→ Supplied information:
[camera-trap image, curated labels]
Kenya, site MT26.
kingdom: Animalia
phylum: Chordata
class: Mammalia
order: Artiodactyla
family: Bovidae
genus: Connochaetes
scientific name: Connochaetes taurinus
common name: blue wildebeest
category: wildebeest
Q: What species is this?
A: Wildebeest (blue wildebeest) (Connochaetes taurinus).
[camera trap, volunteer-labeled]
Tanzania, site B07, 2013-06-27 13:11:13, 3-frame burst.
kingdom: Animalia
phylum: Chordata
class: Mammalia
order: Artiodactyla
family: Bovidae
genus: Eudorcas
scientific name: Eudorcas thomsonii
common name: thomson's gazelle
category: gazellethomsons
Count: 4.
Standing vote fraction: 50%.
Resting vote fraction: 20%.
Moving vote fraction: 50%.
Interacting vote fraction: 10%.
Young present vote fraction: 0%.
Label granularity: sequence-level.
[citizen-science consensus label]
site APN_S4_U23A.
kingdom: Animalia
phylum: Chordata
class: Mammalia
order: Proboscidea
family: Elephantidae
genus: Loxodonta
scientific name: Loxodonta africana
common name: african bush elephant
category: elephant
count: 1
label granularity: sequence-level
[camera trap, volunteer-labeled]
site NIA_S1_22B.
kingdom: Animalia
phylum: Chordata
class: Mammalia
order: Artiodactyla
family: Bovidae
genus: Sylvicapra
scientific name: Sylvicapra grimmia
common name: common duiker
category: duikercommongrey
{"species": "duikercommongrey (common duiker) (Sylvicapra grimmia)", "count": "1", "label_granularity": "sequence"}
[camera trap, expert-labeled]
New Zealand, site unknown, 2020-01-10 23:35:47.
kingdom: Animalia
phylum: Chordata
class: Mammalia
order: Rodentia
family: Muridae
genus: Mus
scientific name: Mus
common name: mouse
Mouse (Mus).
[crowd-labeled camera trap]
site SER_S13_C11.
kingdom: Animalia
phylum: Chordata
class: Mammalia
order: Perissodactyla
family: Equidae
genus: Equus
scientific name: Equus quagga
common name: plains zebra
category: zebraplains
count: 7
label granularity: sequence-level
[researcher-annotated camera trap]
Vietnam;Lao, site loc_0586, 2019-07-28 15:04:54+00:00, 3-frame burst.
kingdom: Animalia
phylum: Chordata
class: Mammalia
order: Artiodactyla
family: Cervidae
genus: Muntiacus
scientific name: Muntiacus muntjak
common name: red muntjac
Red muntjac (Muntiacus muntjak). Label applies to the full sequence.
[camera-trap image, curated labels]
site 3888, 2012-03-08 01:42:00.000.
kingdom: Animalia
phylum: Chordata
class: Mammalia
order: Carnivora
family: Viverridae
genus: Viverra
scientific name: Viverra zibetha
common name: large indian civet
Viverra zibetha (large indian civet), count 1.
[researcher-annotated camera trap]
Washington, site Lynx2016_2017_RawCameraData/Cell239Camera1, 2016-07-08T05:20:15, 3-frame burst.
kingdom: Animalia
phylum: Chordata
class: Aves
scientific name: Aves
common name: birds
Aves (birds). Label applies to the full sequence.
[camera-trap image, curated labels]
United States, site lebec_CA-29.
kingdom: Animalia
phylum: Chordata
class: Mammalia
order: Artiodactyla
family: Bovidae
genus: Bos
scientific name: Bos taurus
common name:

→ What is required: Begin with the line that contains "class: Aves" and print each line exactly until the data ends, including the last line.

→ Response for this exercise:
class: Aves
scientific name: Aves
common name: birds
Aves (birds). Label applies to the full sequence.
[camera-trap image, curated labels]
United States, site lebec_CA-29.
kingdom: Animalia
phylum: Chordata
class: Mammalia
order: Artiodactyla
family: Bovidae
genus: Bos
scientific name: Bos taurus
common name:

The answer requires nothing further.